Mayian, also known as Vatna Maiyun, Haldi, or Ubtan, is the term used for the preparation ceremony one day before Punjabi weddings of India and Pakistan. This ceremony is usually done in the morning but sometimes done in the late afternoon or early evening. After this ceremony the bride and groom take a shower and get ready for the wedding. The Ceremony usually takes place at the couple's parental homes. It consists of many rites, including the Batna, Choora, Jaggo, fireworks and sometimes the ladies Sangeet and mehndi . In South Indian weddings a similar ceremony takes place called the "Pithi" ceremony.

== Ceremony ==
One day before the wedding, the ceremony of mayian is performed at the couple's respective homes. The prospective bride or groom is seated on a wooden plank called a patri, and a red cloth is held above by four female relatives, while married women of the household and biradari, led by the mother, rub a paste of turmeric, flour and mustard oil on his or her face, arms and legs. During the ritual women sing traditional songs and those of the biradari receive the ritual gift of gogley (Punjabi sweets specially cooked for weddings) at the end of the ceremony.

===Choora===
On the morning before the wedding, a ritual of choora or chura is performed at the bride-to-be's residence, involving a set of ivory and red bangles. Her maternal uncle makes a gift of clothes, jewellery and some cash called nankey-shak. He puts the bangles on his niece while the women sing traditional songs depicting the role of maternal uncles. Before the wedding ceremony, the bride-to-be takes a ritual bath and dresses in the clothes in which she will be wed, provided by her maternal uncles. Similarly, the bridegroom-to-be also receives a set of clothes called sherwani from his maternal uncles which he, too, wears at the wedding ceremony.

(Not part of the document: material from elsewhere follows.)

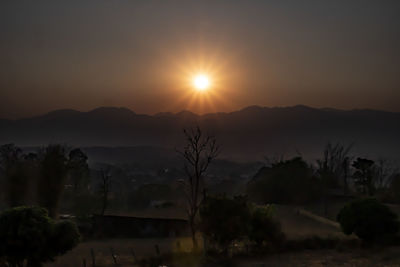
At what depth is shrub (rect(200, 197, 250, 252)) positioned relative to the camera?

It signifies the importance of the role of the mother's natal family at the wedding rituals, and reinforces the alliance established at the mother's own wedding.

===Batna/ Vatna===
In the Batna/ Vatna rite, the couple's families rub yellow turmeric paste upon their legs, face, and arms while sitting on a patri (a special red board with embroidery) below a red cloth held by four women. This is done to cleanse and balance the body for married life.

===Jaggo===
In the Jaggo ceremony, the family dances and sings on the road in front and around the beautifully decorated wedding home. Jaggo is held in the last hours of the night. Copper vessels called "gaffers" are decorated with divas (clay lamps), filled with mustard oil, and lit. The bride/bridegroom's maternal aunt (mammi) carries it on her head, and another lady carries a long stick with bells, which she shakes. The ladies then go into other friends' and families' homes to be welcomed with sweets and drinks. They dance there and move on. It is a solemn ceremony filled with joy, dancing, fireworks, and food. The Ladies Sangeet (Ladies' Night of Singing) and mehndi party might follow the mayian and dinner.